Son yıllarda sektörde gündemde olan önemli bir konu var: Süt fiyatları! Ulusal Süt Konseyi'nin tavsiye ettiği 14 lira 65 kuruşluk çiğ süt fiyatı, üreticiler için adeta bir can pazarlığı. Mevcut ekonomik şartlar ve enflasyon göz önüne alındığında bu fiyatın ne kadar yetersiz olduğu aşikâr.
Girdi maliyetlerinin fırladığı bir ortamda, üreticilerimiz sadece var olmak için mücadele ediyor. Artan yem, mazot, elektrik ve işçilik masrafları karşısında, 14 lira 65 kuruşluk fiyat, neredeyse tüm maliyetleri karşılamaya bile yetmiyor. Kar payı ise yok denecek kadar az. Bu durum, süt üreticilerimizi adeta çıkmaz sokağa sürüklüyor.
Süt Anneleri Birer Birer Kayboluyor
Yetersiz fiyatlar, sütçülüğün belkemiğini oluşturan süt annelerini de yok ediyor. Birer birer işletmelerini kapatmak zorunda kalan üreticilerimiz, hayvancılıktan el çekiyor. Bu durum, sadece üreticilerimizi değil, ülke hayvancılığını da tehdit ediyor. Süt üretiminde yaşanacak bir gerileme, sofralarımıza da yansıyacak ve süt ürünlerine erişimde sıkıntılar yaşayacağız.
Unutmayalım, Süt Üreticisi Olmadan Süt Üretimi Mümkün Değil!
Hem süt üretiminin hem de hayvancılığın devam etmesi için üreticilerimizin para kazanması ve geçimlerini sağlayabilmesi gerekiyor. 14 lira 65 kuruşluk fiyat, bu konuda kesinlikle yeterli değil. Tarım ve Orman Bakanlığının, üreticilerimizin sesini duyması ve acil bir çözüm üretmesi gerekiyor.
Sadece Fiyat Değil, Destek de Yetersiz!
Süt üreticilerine verilen 50 kuruşluk prim desteği ise bir alaydan öte bir şey değil. Bu miktar, girdi maliyetlerinin yanında devede kulaktır.

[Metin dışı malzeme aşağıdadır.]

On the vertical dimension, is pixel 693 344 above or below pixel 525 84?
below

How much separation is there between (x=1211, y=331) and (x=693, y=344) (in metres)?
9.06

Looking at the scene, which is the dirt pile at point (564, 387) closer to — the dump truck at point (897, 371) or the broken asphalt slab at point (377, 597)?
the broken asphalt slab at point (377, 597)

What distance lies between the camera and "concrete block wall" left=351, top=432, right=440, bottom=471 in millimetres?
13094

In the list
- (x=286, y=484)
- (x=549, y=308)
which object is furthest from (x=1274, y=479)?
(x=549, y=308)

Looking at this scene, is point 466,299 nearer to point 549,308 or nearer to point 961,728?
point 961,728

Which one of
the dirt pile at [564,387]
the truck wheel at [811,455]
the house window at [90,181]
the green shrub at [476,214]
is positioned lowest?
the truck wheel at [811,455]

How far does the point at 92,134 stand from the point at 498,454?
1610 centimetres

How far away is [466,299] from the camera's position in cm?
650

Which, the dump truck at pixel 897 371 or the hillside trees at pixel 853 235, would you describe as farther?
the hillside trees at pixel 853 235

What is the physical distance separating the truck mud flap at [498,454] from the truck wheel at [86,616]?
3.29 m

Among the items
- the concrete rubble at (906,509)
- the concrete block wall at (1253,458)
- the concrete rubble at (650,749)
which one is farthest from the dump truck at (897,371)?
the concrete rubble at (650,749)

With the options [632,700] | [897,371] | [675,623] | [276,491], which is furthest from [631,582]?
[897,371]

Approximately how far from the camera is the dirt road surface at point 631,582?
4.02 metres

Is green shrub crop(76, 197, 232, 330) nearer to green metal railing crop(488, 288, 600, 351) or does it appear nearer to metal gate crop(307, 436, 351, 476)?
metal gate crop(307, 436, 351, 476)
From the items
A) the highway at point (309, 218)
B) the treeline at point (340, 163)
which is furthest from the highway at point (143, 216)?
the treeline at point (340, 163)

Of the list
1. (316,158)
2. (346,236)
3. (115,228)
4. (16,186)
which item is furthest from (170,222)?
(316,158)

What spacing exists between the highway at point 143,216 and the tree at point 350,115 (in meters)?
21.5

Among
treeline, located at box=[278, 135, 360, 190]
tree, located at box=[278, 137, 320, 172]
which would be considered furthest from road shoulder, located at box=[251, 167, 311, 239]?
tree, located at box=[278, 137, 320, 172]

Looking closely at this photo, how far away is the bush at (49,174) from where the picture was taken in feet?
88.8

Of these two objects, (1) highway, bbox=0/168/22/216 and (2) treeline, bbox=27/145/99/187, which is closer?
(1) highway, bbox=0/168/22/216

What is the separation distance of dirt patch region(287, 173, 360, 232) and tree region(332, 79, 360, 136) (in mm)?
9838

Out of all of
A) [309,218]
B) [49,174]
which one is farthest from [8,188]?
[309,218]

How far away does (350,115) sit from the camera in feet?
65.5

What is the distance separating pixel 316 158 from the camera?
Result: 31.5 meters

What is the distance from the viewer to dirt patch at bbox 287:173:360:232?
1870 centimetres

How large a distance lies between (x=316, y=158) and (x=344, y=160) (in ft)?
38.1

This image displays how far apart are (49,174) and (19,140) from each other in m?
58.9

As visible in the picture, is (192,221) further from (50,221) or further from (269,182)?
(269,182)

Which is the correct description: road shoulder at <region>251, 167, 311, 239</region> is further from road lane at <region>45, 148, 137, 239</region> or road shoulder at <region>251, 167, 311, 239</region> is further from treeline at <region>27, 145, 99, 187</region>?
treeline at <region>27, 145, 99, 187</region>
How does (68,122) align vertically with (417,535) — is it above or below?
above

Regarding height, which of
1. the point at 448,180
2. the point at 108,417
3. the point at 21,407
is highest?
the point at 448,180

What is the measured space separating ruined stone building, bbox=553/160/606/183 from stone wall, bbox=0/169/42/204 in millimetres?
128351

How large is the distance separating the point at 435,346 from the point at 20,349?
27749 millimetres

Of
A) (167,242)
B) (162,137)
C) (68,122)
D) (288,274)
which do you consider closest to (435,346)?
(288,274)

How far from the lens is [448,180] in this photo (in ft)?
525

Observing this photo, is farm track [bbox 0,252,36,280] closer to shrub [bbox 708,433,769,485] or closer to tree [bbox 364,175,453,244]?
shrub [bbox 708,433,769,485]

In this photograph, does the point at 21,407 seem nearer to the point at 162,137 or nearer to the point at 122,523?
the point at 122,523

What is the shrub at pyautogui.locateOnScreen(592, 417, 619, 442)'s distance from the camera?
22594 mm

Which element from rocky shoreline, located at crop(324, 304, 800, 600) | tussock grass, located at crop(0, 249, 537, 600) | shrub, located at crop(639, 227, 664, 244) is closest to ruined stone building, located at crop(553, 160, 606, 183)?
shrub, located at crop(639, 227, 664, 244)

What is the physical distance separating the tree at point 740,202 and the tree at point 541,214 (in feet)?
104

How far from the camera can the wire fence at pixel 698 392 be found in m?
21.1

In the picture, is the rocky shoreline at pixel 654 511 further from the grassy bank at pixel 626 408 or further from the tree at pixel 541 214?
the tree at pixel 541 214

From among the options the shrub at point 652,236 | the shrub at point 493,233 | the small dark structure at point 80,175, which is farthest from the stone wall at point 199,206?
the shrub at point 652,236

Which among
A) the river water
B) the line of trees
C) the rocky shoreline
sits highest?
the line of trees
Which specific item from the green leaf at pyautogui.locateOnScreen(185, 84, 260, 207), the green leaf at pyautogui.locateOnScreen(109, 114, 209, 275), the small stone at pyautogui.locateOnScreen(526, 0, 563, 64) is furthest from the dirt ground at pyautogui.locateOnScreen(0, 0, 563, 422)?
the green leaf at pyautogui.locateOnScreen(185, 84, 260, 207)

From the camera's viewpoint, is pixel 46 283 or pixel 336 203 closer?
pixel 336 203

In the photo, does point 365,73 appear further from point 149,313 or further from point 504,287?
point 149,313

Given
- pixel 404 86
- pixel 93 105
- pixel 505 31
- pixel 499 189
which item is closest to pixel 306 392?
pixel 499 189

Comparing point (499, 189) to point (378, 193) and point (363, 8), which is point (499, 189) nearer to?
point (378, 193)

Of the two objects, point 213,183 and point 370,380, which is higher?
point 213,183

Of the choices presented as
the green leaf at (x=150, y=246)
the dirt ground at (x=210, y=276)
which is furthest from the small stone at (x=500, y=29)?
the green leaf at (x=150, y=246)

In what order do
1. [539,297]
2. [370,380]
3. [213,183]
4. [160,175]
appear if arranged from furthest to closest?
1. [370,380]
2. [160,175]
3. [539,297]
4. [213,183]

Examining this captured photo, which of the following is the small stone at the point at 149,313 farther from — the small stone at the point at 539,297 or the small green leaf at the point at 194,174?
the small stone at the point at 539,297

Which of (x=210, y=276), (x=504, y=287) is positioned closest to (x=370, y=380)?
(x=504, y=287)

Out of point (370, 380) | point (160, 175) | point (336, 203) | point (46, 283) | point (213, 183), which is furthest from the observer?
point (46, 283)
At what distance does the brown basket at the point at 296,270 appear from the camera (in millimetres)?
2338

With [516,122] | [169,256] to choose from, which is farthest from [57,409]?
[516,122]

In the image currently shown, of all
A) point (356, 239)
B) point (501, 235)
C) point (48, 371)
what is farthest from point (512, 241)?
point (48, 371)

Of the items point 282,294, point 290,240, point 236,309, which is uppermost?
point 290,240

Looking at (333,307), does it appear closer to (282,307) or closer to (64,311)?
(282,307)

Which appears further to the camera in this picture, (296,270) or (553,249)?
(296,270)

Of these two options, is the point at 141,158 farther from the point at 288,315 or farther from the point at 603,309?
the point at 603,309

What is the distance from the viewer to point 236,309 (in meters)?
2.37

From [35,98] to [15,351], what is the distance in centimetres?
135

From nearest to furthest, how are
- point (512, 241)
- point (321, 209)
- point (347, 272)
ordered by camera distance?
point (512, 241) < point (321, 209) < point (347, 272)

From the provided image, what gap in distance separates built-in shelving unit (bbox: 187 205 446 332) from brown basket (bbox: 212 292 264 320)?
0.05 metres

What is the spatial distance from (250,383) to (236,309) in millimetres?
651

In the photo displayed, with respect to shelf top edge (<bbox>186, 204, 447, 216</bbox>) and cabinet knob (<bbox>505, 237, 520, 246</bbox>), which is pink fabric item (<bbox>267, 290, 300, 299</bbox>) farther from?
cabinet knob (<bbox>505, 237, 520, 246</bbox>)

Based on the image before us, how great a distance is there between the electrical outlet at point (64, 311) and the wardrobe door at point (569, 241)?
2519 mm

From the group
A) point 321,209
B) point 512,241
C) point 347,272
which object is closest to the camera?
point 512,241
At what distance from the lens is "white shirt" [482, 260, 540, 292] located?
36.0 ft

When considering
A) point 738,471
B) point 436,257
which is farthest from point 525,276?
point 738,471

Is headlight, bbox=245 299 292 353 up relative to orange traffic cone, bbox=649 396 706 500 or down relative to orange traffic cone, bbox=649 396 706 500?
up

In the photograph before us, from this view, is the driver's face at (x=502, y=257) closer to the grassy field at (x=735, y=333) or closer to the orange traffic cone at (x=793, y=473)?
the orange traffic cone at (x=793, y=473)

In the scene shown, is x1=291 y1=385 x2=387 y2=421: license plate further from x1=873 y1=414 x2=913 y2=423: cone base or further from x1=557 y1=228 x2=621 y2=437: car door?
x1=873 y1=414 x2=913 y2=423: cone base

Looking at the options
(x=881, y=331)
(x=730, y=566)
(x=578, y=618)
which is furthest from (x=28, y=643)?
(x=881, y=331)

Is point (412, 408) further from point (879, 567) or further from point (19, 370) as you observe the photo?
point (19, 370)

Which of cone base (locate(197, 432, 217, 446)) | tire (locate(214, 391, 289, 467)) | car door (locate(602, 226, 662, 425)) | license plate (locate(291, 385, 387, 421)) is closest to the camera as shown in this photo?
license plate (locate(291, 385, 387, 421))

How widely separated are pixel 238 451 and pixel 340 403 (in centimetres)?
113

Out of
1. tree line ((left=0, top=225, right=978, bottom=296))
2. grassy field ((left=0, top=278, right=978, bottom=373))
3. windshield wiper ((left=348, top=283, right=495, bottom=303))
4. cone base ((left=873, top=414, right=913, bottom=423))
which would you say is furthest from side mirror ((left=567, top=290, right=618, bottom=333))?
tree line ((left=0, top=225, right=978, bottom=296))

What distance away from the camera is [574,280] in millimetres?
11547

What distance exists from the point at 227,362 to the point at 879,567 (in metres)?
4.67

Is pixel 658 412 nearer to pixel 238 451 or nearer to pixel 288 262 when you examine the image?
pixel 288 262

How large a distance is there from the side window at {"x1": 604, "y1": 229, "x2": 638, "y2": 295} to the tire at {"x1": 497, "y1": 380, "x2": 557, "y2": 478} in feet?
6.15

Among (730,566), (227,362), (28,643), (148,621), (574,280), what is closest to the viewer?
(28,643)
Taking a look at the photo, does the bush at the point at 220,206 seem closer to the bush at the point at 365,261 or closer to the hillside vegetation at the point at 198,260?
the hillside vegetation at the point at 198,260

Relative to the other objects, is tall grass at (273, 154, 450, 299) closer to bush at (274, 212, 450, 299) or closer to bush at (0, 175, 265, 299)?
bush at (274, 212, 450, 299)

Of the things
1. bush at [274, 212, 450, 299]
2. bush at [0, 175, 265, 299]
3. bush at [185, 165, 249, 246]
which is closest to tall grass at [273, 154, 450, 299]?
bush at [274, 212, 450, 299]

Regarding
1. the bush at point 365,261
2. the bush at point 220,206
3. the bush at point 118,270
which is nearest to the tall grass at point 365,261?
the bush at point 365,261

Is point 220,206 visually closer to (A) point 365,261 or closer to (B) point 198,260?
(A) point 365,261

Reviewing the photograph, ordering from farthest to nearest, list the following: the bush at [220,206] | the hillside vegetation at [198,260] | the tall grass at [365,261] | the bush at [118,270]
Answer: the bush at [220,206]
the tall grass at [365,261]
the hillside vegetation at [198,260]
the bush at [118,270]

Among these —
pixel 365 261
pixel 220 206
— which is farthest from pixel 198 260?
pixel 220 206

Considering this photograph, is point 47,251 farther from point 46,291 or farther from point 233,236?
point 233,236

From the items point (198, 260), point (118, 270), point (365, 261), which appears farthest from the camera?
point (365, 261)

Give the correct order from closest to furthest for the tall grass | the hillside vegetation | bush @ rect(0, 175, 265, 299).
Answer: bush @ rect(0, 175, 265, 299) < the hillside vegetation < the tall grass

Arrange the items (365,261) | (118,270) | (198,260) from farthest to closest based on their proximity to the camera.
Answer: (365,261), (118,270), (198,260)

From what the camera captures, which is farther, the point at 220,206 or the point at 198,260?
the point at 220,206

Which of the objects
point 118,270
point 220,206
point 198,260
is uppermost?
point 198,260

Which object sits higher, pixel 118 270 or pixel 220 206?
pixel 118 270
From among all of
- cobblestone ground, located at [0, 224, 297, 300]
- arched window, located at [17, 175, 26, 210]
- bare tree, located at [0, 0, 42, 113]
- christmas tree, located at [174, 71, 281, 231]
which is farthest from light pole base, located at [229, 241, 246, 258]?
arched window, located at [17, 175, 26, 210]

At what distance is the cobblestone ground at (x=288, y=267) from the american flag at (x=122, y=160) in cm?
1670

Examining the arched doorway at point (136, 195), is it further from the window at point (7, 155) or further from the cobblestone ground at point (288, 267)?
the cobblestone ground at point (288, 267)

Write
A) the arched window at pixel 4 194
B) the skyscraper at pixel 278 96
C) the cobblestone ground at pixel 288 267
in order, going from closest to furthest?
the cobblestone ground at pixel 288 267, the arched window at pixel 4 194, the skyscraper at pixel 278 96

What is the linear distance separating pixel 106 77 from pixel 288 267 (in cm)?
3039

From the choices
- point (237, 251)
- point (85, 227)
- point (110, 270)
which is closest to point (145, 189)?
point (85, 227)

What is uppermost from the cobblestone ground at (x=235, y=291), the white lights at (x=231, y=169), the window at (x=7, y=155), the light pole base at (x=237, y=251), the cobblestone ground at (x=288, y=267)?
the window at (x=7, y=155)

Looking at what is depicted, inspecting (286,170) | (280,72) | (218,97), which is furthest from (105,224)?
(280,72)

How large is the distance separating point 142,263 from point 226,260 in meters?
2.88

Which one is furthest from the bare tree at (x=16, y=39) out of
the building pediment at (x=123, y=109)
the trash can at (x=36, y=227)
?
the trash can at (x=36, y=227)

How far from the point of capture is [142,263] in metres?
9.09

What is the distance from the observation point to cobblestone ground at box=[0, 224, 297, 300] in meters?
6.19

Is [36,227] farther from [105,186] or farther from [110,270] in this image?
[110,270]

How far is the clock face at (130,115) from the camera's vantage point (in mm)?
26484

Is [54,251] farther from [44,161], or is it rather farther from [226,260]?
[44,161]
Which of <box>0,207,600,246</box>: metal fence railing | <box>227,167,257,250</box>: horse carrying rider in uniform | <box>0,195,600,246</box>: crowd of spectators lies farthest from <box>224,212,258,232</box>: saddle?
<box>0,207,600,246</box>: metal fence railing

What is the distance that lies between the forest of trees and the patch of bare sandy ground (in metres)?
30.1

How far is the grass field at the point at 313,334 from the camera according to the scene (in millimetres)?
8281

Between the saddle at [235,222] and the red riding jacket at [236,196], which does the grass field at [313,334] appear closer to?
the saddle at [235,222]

Üretilen çiğ sütün çay kadar mı değeri yoktur? Çaya yapılan zam varda çiğ süt prim desteğine neden güncelleme yoktur! Süt desteklerinin enflasyon rakamları üzerinden güncellenmesi ve üreticilerimize gerçek bir destek sağlanması üretim ve sağlıklı nesillerin yetişmesi için şarttır.
Haydi, Hep Birlikte Sesimizi Yükseltelim!
Süt üreticilerimiz, bu zorlu süreçte yalnız değildir. Bizler, tüketiciler olarak da onlara destek olmalıyız. Üreticilerimizden aldığımız süt ürünlerinin değerini bilmeli ve onları zor durumda bırakmamalıyız.
Unutmayalım, süt anneleri olmadan sofralarımıza süt ve süt ürünleri gelmez. Haydi, hep birlikte sesimizi yükseltelim ve yetkililerden üreticilerimiz için acil bir çözüm talep edelim. Hayvancılığımızın ve süt üretiminin devamı ve gelecek nesillerimiz olan çocuklarımız için bu bir mecburiyettir!
Yoksa son bekçilerimiz olan üreticilerde olmayacak!